Au milieu de cette cour brillante, joyeuse, où chacun semblait se préoccuper surtout de saisir l'instant qui passe, on lui prêchait l'austérité, le dur devoir. Jeune et belle, l'amour lui était interdit... et cela juste au moment où elle en avait le plus besoin, au moment ou la soif de vengeance qui l'avait animée, soutenue jusqu'ici, s'était enfin apaisée.

Se retournant brusquement, elle fit face à Sara et, avec colère, s'écria :

— Et si j'ai envie de vivre, moi ? Si j'ai envie d'aimer, de ne plus être une morte vivante, un objet de respect et de vénération, mais une chair qui vibre, un cœur qui bat, un sang qui coule ! Si je veux exister enfin !

Les yeux noirs de Sara soutinrent sans un mot le regard de Catherine, mais la pitié que la jeune femme y vit passer ne fit qu'exciter sa colère. Elle cria :

— Alors ? Qu'as-tu à répondre ?

— Rien, fit Sara sourdement. Personne ne t'en empêchera... pas même moi.

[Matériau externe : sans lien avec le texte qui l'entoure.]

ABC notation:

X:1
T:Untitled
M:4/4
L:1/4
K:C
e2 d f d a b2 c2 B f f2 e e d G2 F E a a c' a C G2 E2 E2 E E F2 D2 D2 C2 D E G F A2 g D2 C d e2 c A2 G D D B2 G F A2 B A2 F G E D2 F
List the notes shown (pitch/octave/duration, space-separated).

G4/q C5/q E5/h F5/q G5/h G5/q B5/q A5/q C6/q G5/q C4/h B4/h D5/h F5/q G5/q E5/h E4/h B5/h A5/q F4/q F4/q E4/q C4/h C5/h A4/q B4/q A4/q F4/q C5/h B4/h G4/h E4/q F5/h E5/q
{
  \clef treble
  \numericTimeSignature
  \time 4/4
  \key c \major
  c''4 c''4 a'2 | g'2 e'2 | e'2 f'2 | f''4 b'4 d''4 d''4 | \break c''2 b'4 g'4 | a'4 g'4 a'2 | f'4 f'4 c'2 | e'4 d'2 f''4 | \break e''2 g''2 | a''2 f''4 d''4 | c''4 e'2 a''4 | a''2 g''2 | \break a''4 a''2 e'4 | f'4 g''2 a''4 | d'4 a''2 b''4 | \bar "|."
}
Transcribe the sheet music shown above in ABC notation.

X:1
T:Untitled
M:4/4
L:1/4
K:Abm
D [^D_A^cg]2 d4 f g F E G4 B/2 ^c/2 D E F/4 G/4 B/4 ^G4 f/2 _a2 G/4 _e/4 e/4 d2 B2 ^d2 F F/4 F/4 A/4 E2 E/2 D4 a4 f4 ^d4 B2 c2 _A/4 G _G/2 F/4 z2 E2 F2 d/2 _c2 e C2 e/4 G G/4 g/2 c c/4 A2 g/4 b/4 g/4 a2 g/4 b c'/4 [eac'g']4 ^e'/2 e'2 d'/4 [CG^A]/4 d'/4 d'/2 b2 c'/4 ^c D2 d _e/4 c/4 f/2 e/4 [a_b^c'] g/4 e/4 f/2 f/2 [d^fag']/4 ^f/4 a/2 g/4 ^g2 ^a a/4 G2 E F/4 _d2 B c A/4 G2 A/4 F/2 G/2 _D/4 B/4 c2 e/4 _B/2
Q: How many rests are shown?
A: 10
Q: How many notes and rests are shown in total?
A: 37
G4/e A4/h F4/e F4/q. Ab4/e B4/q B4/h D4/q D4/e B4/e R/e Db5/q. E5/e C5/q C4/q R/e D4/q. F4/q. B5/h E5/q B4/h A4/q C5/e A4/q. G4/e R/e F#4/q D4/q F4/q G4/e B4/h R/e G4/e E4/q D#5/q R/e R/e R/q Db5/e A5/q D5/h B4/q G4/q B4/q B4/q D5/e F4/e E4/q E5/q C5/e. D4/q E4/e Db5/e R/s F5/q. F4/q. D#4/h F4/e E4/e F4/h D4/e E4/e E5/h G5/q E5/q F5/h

— C'est bien ainsi que je l'entends. Bonsoir. Laisse- moi seule. Je veux être seule puisque c'est tout ce que l'on me laisse !

Pour la première fois depuis bien longtemps, Sara, cette nuit-là, ne dormit pas dans la chambre de Catherine, mais dans le cabinet à robes voisin.

Dans les jours qui suivirent, Pierre de Brézé ne quitta guère Catherine. Il portait son missel pour aller à la chapelle, s'asseyait auprès d'elle à table, l'accompagnait à la promenade et, le soir, bavardait longuement avec elle, dans l'embrasure d'une fenêtre pendant que jouaient les musiciens du roi et que les autres dansaient.